### Problem details:
Reproduce each line exactly. Skip none.

### Extracted entries:
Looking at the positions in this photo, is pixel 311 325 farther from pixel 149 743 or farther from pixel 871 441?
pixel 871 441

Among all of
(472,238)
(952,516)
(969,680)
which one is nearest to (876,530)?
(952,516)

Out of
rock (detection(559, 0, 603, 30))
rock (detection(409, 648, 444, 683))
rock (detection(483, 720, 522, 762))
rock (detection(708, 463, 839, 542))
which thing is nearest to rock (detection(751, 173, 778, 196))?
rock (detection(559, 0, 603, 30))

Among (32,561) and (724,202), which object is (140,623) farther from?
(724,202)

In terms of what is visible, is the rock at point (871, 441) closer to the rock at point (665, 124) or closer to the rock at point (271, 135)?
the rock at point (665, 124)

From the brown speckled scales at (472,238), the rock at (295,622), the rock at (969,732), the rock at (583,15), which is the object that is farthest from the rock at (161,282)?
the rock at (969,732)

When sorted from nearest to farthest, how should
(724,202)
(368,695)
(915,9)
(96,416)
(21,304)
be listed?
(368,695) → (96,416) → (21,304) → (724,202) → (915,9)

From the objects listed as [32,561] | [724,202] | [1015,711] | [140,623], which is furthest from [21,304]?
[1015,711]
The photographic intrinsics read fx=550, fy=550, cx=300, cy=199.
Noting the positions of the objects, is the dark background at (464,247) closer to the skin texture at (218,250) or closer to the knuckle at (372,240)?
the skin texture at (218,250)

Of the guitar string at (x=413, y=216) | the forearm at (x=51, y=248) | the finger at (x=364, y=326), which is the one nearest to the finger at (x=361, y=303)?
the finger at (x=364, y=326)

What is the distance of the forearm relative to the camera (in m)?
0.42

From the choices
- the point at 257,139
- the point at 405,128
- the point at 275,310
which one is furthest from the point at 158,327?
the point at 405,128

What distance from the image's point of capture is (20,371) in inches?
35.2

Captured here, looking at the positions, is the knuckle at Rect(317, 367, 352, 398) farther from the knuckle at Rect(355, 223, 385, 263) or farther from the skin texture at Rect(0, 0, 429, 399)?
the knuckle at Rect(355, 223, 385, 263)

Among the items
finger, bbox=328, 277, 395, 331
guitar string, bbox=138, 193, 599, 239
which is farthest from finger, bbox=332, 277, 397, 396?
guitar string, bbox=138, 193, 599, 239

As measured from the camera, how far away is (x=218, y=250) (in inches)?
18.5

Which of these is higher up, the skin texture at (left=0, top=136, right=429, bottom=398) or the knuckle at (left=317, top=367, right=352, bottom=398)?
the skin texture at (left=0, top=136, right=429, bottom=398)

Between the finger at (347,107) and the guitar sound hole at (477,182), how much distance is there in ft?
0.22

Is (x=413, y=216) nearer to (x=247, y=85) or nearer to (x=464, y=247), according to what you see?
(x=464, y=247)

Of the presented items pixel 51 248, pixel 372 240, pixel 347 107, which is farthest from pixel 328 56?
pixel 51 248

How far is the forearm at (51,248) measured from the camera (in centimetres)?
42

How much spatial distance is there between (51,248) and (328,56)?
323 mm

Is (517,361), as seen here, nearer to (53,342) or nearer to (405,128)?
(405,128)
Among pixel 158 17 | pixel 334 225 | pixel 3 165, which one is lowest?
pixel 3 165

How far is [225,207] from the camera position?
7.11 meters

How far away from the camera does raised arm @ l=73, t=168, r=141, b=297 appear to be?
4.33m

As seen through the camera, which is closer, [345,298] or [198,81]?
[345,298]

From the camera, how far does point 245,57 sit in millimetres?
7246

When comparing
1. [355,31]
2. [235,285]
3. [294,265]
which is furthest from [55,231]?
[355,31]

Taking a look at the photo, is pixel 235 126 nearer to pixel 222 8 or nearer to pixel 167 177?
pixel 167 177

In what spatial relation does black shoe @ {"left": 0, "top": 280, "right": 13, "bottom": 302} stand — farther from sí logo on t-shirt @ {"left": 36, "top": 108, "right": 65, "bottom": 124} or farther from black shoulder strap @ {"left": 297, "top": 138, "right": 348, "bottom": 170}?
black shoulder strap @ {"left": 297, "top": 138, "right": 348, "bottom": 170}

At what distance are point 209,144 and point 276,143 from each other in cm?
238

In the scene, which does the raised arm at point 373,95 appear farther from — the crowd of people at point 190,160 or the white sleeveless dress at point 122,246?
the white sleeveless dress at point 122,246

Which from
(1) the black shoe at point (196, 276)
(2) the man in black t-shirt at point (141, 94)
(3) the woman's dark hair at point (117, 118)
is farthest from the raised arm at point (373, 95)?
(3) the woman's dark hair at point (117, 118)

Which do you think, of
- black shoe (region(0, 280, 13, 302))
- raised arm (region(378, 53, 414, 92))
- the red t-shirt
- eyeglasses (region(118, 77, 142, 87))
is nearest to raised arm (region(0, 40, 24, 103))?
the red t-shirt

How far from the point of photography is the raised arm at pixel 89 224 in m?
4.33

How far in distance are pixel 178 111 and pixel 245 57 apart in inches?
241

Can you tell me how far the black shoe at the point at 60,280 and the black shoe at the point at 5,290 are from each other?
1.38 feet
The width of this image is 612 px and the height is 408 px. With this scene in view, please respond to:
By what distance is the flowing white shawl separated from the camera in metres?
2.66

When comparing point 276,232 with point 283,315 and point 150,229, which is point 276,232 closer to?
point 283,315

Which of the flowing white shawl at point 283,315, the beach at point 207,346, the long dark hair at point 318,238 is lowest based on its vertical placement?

### Task solution:
Looking at the positions in this photo, is pixel 311 325 farther from pixel 149 743 or farther from pixel 871 441?
pixel 871 441

Among all of
(472,238)
(952,516)
(969,680)
which one is nearest to (876,530)?
(952,516)

Out of
rock (detection(559, 0, 603, 30))
rock (detection(409, 648, 444, 683))
rock (detection(483, 720, 522, 762))
rock (detection(708, 463, 839, 542))
which thing is nearest to rock (detection(751, 173, 778, 196))?
rock (detection(559, 0, 603, 30))

Among (32,561) and (724,202), which object is (140,623) farther from?
(724,202)

In terms of what is visible, is the rock at point (871, 441) closer to the rock at point (665, 124) or closer to the rock at point (271, 135)?
the rock at point (665, 124)

From the brown speckled scales at (472,238), the rock at (295,622), the rock at (969,732), the rock at (583,15), which is the object that is farthest from the rock at (161,282)?
the rock at (969,732)

When sorted from nearest to farthest, how should
(724,202)
(368,695)
(915,9)
(96,416)
(21,304)
be listed?
(368,695) → (96,416) → (21,304) → (724,202) → (915,9)

From the objects listed as [32,561] | [724,202] | [1015,711] | [140,623], which is furthest from [21,304]?
[1015,711]
The photographic intrinsics read fx=550, fy=550, cx=300, cy=199.
Noting the positions of the objects, is the dark background at (464,247) closer to the skin texture at (218,250) or closer to the knuckle at (372,240)?
the skin texture at (218,250)

Of the guitar string at (x=413, y=216) | the forearm at (x=51, y=248) | the finger at (x=364, y=326), which is the one nearest to the finger at (x=361, y=303)?
the finger at (x=364, y=326)

What is the distance of the forearm relative to the camera (in m)?
0.42

From the choices
- the point at 257,139
- the point at 405,128
- the point at 275,310
which one is furthest from the point at 158,327?
the point at 405,128

What distance from the image's point of capture is (20,371) in inches?
35.2

Captured here, looking at the positions, is the knuckle at Rect(317, 367, 352, 398) farther from the knuckle at Rect(355, 223, 385, 263) or farther from the skin texture at Rect(0, 0, 429, 399)?
the knuckle at Rect(355, 223, 385, 263)

Among the items
finger, bbox=328, 277, 395, 331
guitar string, bbox=138, 193, 599, 239
which is farthest from finger, bbox=332, 277, 397, 396?
guitar string, bbox=138, 193, 599, 239

As measured from the camera, how far away is (x=218, y=250) (in inches)?
18.5

Which of these is higher up, the skin texture at (left=0, top=136, right=429, bottom=398) or the knuckle at (left=317, top=367, right=352, bottom=398)?
the skin texture at (left=0, top=136, right=429, bottom=398)

Between the finger at (347,107) and the guitar sound hole at (477,182), how much distance is there in ft?
0.22

Is (x=413, y=216) nearer to (x=247, y=85) or nearer to (x=464, y=247), according to what you see?
(x=464, y=247)

Of the presented items pixel 51 248, pixel 372 240, pixel 347 107, which is farthest from pixel 328 56?
pixel 51 248

How far is the forearm at (51,248) measured from the camera (in centimetres)?
42

How much spatial distance is there between (51,248) and (328,56)?
323 mm

Is (517,361), as seen here, nearer to (53,342) or nearer to (405,128)?
(405,128)
Among pixel 158 17 | pixel 334 225 | pixel 3 165, which one is lowest?
pixel 3 165

How far is [225,207] from the camera position?
7.11 meters

How far away from the camera does raised arm @ l=73, t=168, r=141, b=297 appear to be?
4.33m

As seen through the camera, which is closer, [345,298] or [198,81]?
[345,298]

From the camera, how far does point 245,57 sit in millimetres?
7246

When comparing
1. [355,31]
2. [235,285]
3. [294,265]
which is furthest from [55,231]?
[355,31]

Taking a look at the photo, is pixel 235 126 nearer to pixel 222 8 or nearer to pixel 167 177?
pixel 167 177

In what spatial relation does black shoe @ {"left": 0, "top": 280, "right": 13, "bottom": 302} stand — farther from sí logo on t-shirt @ {"left": 36, "top": 108, "right": 65, "bottom": 124} or farther from black shoulder strap @ {"left": 297, "top": 138, "right": 348, "bottom": 170}?
black shoulder strap @ {"left": 297, "top": 138, "right": 348, "bottom": 170}

At what distance are point 209,144 and point 276,143 from each other in cm?
238

In the scene, which does the raised arm at point 373,95 appear farther from — the crowd of people at point 190,160 or the white sleeveless dress at point 122,246?
the white sleeveless dress at point 122,246

Which from
(1) the black shoe at point (196, 276)
(2) the man in black t-shirt at point (141, 94)
(3) the woman's dark hair at point (117, 118)
is farthest from the raised arm at point (373, 95)?
(3) the woman's dark hair at point (117, 118)

Which do you think, of
- black shoe (region(0, 280, 13, 302))
- raised arm (region(378, 53, 414, 92))
- the red t-shirt
- eyeglasses (region(118, 77, 142, 87))
is nearest to raised arm (region(0, 40, 24, 103))?
the red t-shirt

How far from the point of photography is the raised arm at pixel 89 224 in m?
4.33

How far in distance are pixel 178 111 and pixel 245 57 apart in inches?
241

Can you tell me how far the black shoe at the point at 60,280 and the black shoe at the point at 5,290 are from each other?
1.38 feet
The width of this image is 612 px and the height is 408 px. With this scene in view, please respond to:
By what distance is the flowing white shawl separated from the camera in metres?
2.66

When comparing point 276,232 with point 283,315 and point 150,229, which is point 276,232 closer to?
point 283,315

Which of the flowing white shawl at point 283,315, the beach at point 207,346, the long dark hair at point 318,238 is lowest based on its vertical placement?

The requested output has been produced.